Six objects you touch every day:
06 soap
05 my bed
04 Darren
03 Darren's cloths
02 Latex gloves
01 Bacon

Five things you do everyday:
05 Drink coffee
04 Eat
03 Write
02 Drive my car
01 Listen to Rock Roll music

Four bands or musical artists that you couldn’t live without:
04 Johnny Cash
03 Bob Dylan
02 Wilco
01 The Clash

Three of your favorite songs of the moment:
03 My Mind is Playing Tricks on Me- Ghetto Boys
02 Rise - Arcade Fire
01 I Guess Things Happen That Way - Johnny Cash

Two people who have influenced your life the most:
02 Me Mum
01 Me Dad

One person who has been nice to you today:
01 An old lady thanked me for helping her son.

Sunday, July 17, 2005

I know i know. Yes internet I miss you too. I've been away for awhile. And visiting you is going to be tough for a little bit longer, but I promise you, I promise, I will seeing regularly again soon. But for know, I will try as hard as I can meet with you, every chance I can.

I'm finally starting to move stuff into the new digs in LA. I'm still waiting on my application to go through, paper work and stuff, but I might as well get ahead in the game.

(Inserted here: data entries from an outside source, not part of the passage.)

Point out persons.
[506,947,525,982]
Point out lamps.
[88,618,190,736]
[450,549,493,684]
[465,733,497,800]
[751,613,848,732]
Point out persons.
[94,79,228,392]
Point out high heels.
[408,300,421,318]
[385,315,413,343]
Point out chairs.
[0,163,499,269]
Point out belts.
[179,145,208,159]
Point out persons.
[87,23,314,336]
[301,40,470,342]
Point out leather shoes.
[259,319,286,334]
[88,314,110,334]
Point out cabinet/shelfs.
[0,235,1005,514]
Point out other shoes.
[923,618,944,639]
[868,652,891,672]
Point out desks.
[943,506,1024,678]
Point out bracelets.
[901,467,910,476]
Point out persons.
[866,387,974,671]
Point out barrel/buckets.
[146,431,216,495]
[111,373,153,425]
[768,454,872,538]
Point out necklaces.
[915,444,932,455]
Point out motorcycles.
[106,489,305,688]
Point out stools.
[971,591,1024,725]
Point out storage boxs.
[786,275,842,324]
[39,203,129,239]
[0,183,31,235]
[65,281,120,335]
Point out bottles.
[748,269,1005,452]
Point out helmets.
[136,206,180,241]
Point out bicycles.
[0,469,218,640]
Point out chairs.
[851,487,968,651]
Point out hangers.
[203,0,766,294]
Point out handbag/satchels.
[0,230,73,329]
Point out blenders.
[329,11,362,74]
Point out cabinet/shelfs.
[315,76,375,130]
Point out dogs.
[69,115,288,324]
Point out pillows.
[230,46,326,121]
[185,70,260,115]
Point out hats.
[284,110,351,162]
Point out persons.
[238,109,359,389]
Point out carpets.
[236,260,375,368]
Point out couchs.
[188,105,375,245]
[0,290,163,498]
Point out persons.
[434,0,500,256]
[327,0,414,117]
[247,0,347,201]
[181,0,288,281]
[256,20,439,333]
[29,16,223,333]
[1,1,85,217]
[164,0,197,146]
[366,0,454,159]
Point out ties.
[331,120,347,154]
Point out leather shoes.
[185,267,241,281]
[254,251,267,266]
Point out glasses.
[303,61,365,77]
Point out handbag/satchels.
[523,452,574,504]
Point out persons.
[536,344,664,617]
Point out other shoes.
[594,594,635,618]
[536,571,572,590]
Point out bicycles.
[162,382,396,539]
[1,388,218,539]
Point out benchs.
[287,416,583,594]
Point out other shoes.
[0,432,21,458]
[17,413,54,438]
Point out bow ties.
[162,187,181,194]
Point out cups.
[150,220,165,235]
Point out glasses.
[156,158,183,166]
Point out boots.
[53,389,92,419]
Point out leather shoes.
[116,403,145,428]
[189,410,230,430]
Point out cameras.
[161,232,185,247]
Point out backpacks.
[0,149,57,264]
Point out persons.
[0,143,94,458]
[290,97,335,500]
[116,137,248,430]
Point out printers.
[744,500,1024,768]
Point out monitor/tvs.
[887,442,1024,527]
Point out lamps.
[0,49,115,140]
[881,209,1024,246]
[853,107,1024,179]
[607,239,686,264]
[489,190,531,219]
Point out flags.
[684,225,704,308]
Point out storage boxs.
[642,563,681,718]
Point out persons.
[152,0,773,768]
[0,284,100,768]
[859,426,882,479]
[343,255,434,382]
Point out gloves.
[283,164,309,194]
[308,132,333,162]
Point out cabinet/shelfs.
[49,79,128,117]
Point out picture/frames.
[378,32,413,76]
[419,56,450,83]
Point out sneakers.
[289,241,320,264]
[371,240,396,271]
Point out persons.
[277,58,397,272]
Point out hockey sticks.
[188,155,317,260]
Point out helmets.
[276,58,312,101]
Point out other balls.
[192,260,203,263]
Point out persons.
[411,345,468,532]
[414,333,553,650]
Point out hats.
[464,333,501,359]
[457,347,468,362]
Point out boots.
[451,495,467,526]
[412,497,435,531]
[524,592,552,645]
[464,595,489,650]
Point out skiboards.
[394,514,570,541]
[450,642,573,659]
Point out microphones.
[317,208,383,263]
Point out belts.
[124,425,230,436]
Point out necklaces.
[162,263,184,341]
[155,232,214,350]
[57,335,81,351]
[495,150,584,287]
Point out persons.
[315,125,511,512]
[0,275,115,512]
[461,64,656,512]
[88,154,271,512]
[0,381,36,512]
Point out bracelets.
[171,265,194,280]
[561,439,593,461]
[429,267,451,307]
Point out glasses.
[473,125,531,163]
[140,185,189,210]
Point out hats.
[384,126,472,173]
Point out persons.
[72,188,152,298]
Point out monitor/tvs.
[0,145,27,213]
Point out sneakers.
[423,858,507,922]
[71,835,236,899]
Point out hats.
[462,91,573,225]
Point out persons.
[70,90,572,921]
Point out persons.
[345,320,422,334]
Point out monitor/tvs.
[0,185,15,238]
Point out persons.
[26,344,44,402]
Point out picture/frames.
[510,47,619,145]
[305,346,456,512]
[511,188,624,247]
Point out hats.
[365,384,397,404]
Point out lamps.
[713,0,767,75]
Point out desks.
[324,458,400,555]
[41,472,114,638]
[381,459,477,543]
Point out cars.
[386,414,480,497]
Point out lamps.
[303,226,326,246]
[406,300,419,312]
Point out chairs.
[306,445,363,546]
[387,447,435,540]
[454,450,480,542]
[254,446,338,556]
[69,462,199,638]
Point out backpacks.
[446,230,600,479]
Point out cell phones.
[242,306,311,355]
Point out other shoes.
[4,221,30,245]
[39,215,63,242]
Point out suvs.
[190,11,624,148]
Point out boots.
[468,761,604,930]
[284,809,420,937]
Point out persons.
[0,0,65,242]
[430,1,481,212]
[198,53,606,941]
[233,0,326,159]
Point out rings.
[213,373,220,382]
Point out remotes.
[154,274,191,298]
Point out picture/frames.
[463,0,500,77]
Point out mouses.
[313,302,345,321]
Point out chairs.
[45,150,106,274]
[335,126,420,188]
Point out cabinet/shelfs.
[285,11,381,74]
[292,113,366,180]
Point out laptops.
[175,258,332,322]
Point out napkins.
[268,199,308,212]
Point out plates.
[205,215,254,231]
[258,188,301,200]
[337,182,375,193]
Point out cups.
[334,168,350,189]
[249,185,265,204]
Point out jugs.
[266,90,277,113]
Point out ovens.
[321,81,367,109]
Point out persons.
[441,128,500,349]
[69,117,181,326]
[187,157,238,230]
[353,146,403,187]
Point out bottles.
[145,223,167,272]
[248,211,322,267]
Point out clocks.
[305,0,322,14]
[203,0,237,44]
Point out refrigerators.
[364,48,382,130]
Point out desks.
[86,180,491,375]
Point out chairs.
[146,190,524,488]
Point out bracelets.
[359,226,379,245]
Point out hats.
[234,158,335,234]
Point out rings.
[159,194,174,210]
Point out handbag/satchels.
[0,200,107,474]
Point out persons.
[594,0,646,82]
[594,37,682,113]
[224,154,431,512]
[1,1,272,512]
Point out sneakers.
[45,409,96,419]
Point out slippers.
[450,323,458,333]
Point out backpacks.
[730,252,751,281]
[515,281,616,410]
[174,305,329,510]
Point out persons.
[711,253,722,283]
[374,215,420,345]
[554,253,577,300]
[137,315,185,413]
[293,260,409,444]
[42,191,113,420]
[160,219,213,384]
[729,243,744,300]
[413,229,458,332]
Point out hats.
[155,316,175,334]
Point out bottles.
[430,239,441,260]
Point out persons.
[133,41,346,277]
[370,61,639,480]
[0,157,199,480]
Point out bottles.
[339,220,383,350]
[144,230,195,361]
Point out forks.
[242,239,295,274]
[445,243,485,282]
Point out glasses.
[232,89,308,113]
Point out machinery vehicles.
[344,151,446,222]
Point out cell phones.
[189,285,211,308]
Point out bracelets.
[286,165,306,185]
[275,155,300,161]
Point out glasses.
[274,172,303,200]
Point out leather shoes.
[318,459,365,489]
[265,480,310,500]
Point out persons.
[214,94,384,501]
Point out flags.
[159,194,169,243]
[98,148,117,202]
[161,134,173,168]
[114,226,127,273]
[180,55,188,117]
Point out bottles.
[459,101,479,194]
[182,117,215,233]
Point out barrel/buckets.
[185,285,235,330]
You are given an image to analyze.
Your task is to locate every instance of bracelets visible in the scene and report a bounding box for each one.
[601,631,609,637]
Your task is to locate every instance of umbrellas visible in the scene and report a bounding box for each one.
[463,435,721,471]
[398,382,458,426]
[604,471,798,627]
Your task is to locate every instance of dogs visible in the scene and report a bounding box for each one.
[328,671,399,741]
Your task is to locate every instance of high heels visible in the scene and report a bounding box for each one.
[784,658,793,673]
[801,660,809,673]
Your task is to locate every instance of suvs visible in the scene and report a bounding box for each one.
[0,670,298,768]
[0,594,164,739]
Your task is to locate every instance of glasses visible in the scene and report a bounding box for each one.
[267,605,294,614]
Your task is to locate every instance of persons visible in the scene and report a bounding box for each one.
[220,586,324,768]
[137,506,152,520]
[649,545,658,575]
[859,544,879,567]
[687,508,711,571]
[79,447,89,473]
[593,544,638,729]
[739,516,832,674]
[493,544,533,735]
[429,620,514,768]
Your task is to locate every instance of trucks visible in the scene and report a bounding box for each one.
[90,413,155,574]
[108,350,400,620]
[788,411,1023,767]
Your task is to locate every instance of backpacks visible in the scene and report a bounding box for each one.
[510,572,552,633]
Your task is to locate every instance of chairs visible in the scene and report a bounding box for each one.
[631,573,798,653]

Work is good but it was a hard week. I had a night filled with ODs on Friday-Saturday morning, which is personally one of the hardest things for me to see other than suicides. They all look like souless creatures, void of anything human. And more often than not, there are always friends/family present in so much pain. And you soak up everything, and try to take away the cause of the pain, to move it away so that you may initiate some healing. I play the roll of the grief mop.
I really don't know how to handle all this yet. My coworkers make themselves totally removed from patients, at least mentally and spiritually. I can't do this. So for the time being I'll try to figure out the right thing to do.

Hopefully the next time I see you internet, I'll be moved in to my new place and on more of a consistant routine to visit and catch up.

I think I really really like you. A lot.

Tuesday, July 05, 2005

I'm moving all my stuff out of the Bayou as I write.

Sadness.

Many good times had.

Along with a few bad ones. (but I've forgotten about those already)

Moving on.

I will be in Los Angeles proper very shortly.